A 33-year-old woman with diabetes, end-stage renal disease, and gastroparesis was admitted to the hospital because of intractable nausea and vomiting. Several months before admission, she had been noted to have galactorrhea and irregular menses. Routine medications included captopril, verapamil, furosemide, prochlorperazine, metoclopramide, cisapride, and Ortho-Novum. Laboratory evaluation showed normal thyroid function, increased serum prolactin levels (up to 1,197 ng/mL), and normal findings on magnetic resonance imaging of the pituitary. Electrophoresis of the patient's serum on a protein A Sepharose column showed no evidence of macro-prolactinemia. Orally administered medications were discontinued, and the patient was given total parenteral nutrition.
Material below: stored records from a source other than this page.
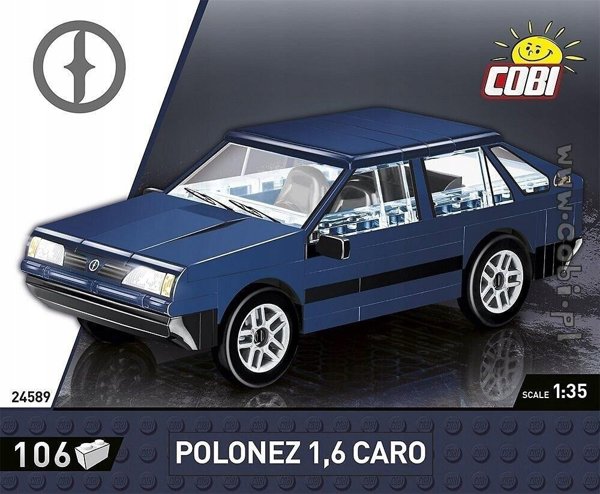 Cobi Polonez 1,6 Caro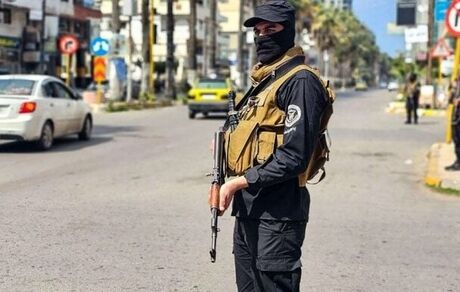 بالاترین سطح آماده‌باش ارتش دولت کنونی سوریه در سراسر این کشور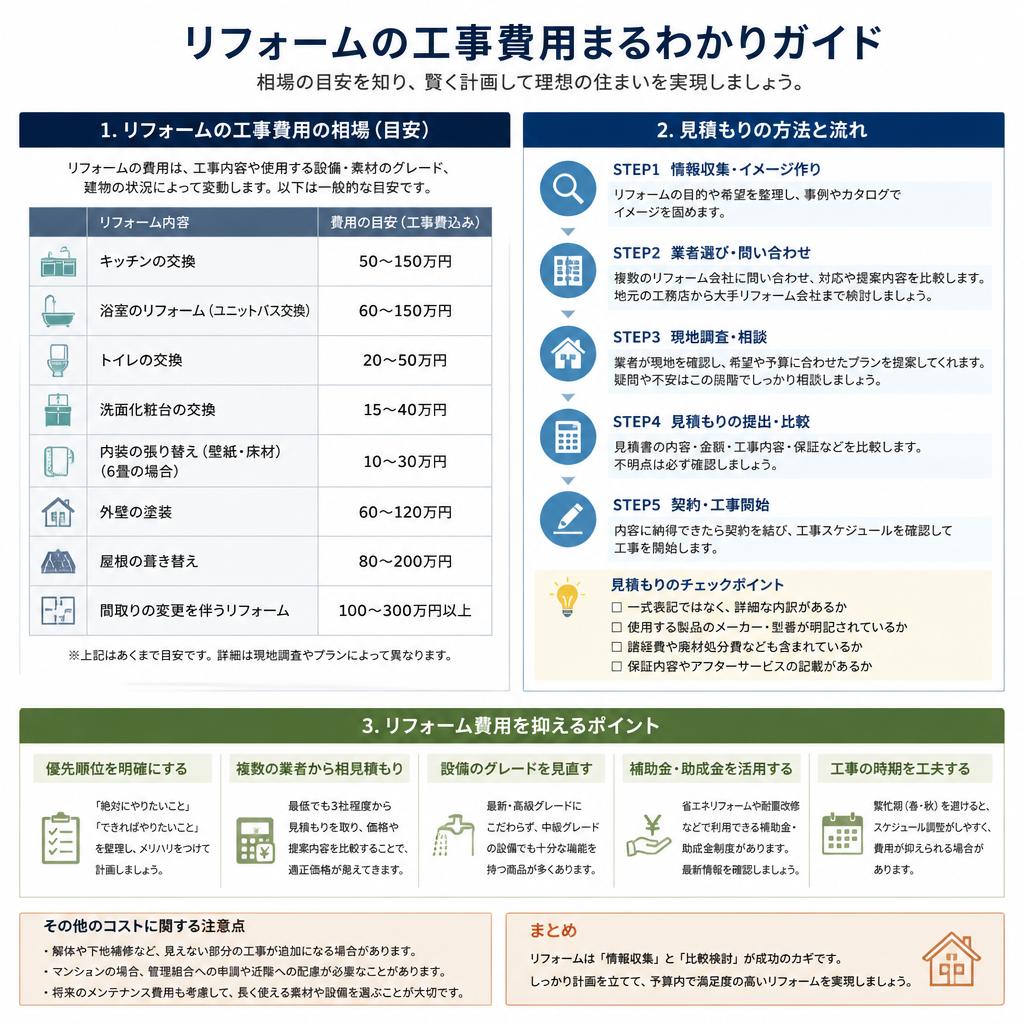 4. 工事費用の透明性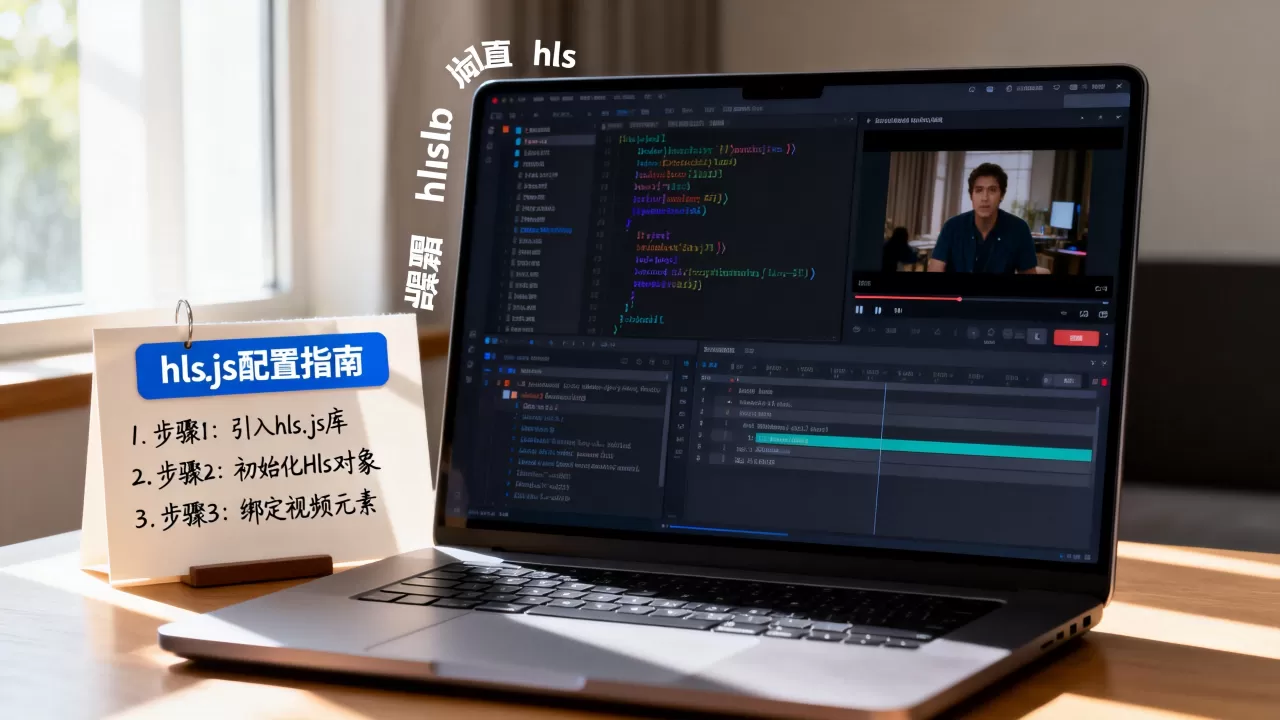 hls.js是什么?hls.js如何配置播放 hls.js是什么?hls.js如何配置播放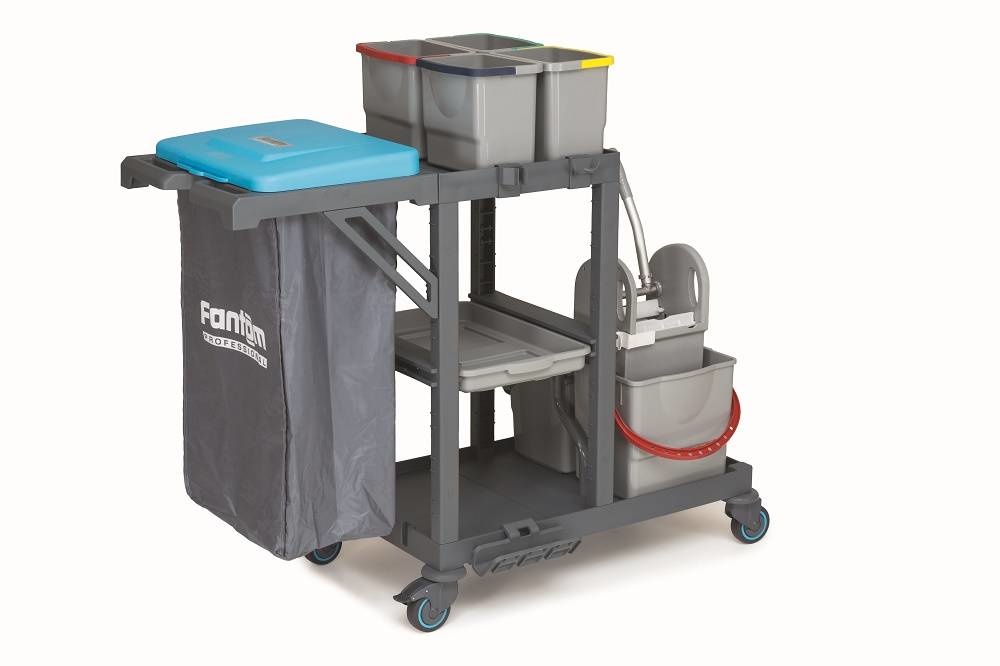 Combisteel Combisteel Cleaning trolley Procart 311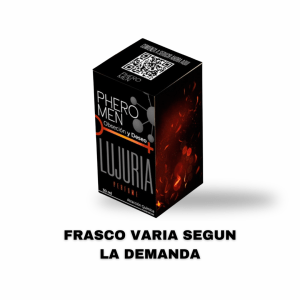 PERFUME LUJURIA PHEROMEN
These measures resulted in a decrease of 300 ng/mL in serum prolactin levels in 4 days. The prolactin levels eventually normalized after withdrawal of verapamil, prochlorperazine, and metoclopramide.

CONCLUSIONS

A modest increase in serum prolactin level often can be produced by a variety of medications, but gross hyperprolactinemia of 200 ng/mL or higher usually raises suspicion of an underlying prolactin-secreting tumor. This case report demonstrates that conventional limits for nontumoral hyperprolactinemia can be exceeded by concurrent exposure to multiple lactotropic medications in the setting of renal failure.